As efforts continue to clean up the contents of containers lost from a freighter off Vancouver Island last month, the supply chain impact of the damaged cargo hauler is starting to be felt.
Officials say 109 containers broke free from the MV Zim Kingston in rough weather on Oct. 21, along with an unspecified number that were damaged during a fire aboard the ship days later.
But the vessel’s entire manifest of some 2,000 containers remains held up and in unknown condition aboard ship.
“We really don’t know when we’ll be getting those products,” Clint Mahlman, president and CEO of London Drugs, told Global News.
Two of the containers aboard the Zim Kingston were filled with Christmas tableware — decorations, lights and other seasonal accoutrements — destined for shelves of the retailer across B.C.
Clean-up of debris from container ship Zim Kingston continues on Vancouver Island
Mahlman said London Drugs had been notified that the ship’s operator had declared “general average,” a convention under maritime law which dictates that losses due to emergencies at sea be split by the shipper and its clients.
In London Drugs’ case, that means they’ve been told to begin the insurance process, and Mahlman said it’s a safe bet none of the cargo will make it to stores by Christmas.
“It’s disappointing, given that we’ve planned this months and months in advance, and to not have this product available for our customers really hurts,” he said.
“It’s hundreds of thousands of dollars in lost sales and profit for London Drugs.”
The Unified Command responding to the MV Zim Kingston incident said yesterday the vessel was cleared to move to a moorage in Nanaimo or Victoria.
But it will likely be some time before contracted salvagers can unload the containers, inspect and assess them, and potentially release those that are undamaged.
While 2,000 containers constitute a tiny fraction of cargo shipped through B.C. — in 2018, the Port of Vancouver alone processed more than 3.4 million — for businesses that were counting on the arrival, it is a major disruption.
The vessel was carrying thousands of different goods, ranging from toys to clothing to automotive and industrial parts to furniture, according to the Canadian Coast Guard.
Vancouver Island-based Orca Book Publishers was expecting the arrival of five titles, 15,000 paperback books in all, in their non-fiction environmental Footprint Series for kids.
“The reaction was almost just laughter in a way, because it’s been such a challenging couple of years,” publisher Andrew Woolridge said.

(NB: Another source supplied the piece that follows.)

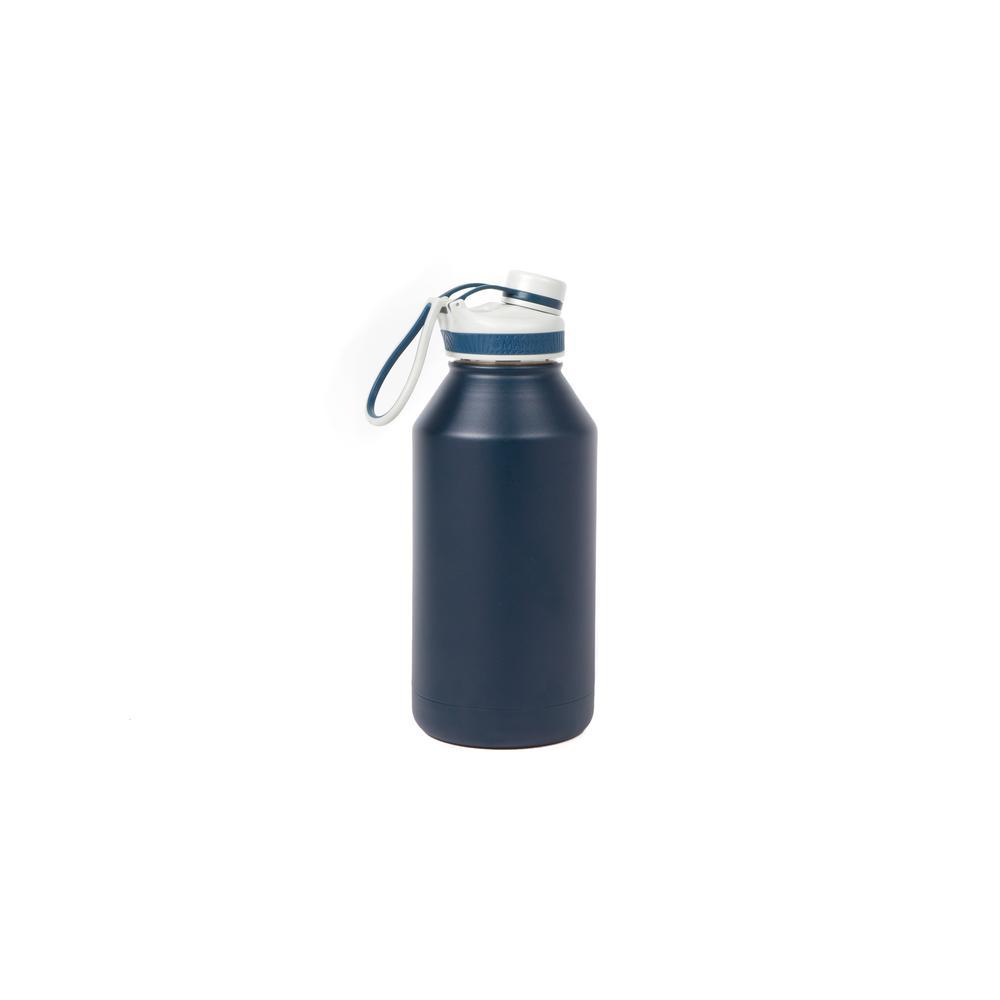 Manna Ranger Pro 64 oz. Navy Double Wall Stainless Steel Bottle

Woolridge said he still doesn’t know if those books were among the containers lost or burned, but with the ship likely tied up for weeks, the company had to reorder the books from its Chinese printer.

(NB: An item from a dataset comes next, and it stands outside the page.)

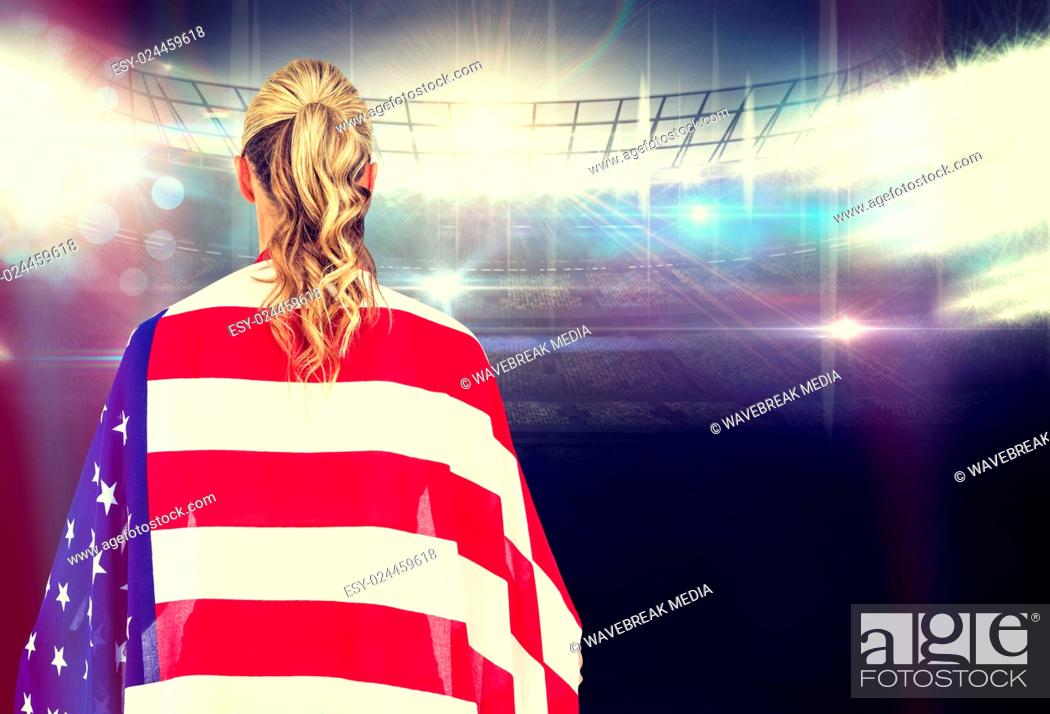 Imagen: Composite image of athlete with american flag wrapped around his body.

Ship debris washes up on Vancouver Island
“It may still be on the boat, there’s lots of containers there,” he said.
“My big worry is all that water they’ve been spraying on the boat and sitting at sea for this long, I have a hard time seeing they’re going to be okay, but we’ve gone ahead and reprinted.”

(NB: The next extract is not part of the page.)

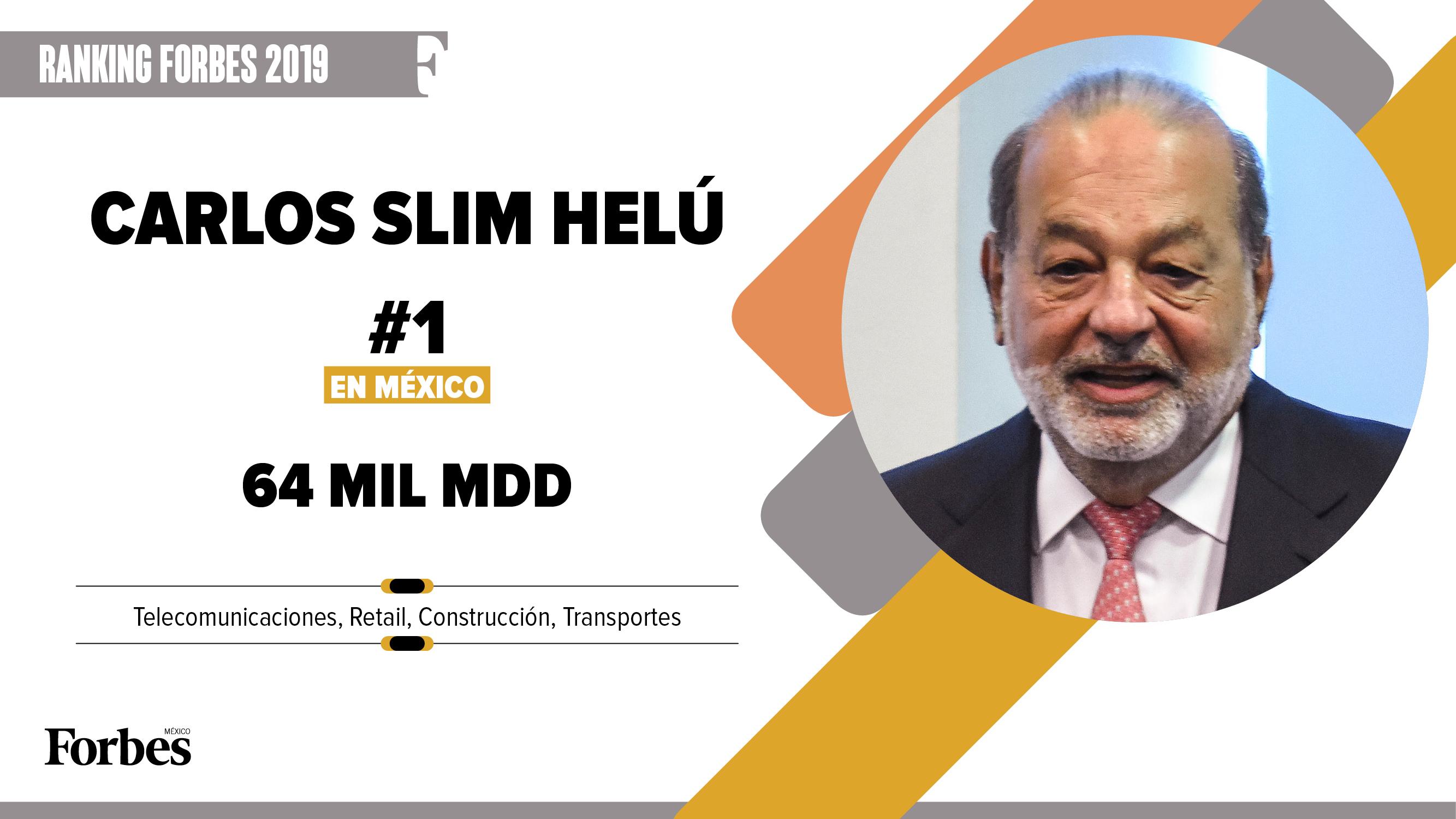 Billionaires 2019 | El eterno Carlos Slim Helú, el quinto más rico del mundo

Woolbridge said while his company tries to print as much of their titles in Canada as possible, some products — like certain hard-stock kids books — can’t be made in Canada, others are prohibitively expensive and that some Canadian orders can take up to six months to fill.
But he said the Zim Kingston incident has the company reassessing where and how they can further source Canadian products.
“We’ve made the choice because our schedules are so far ahead now, especially on new titles, we’re able to book far enough in, and we’re willing to pay a premium to print in this country because I think it makes sense,” he said.
“There’s no point in chasing the lowest price everywhere, that’s part of the reason we have some of the problems we have in the world today.”
Meanwhile, efforts to track the lost containers continue, though officials have only located four, leaving 105 — including two containing hazardous materials — unaccounted for.
On Friday, unified command confirmed that containers on two beaches within the remote Cape Scott Provincial Park had ruptured, spilling consumer goods and packaging onto the beaches.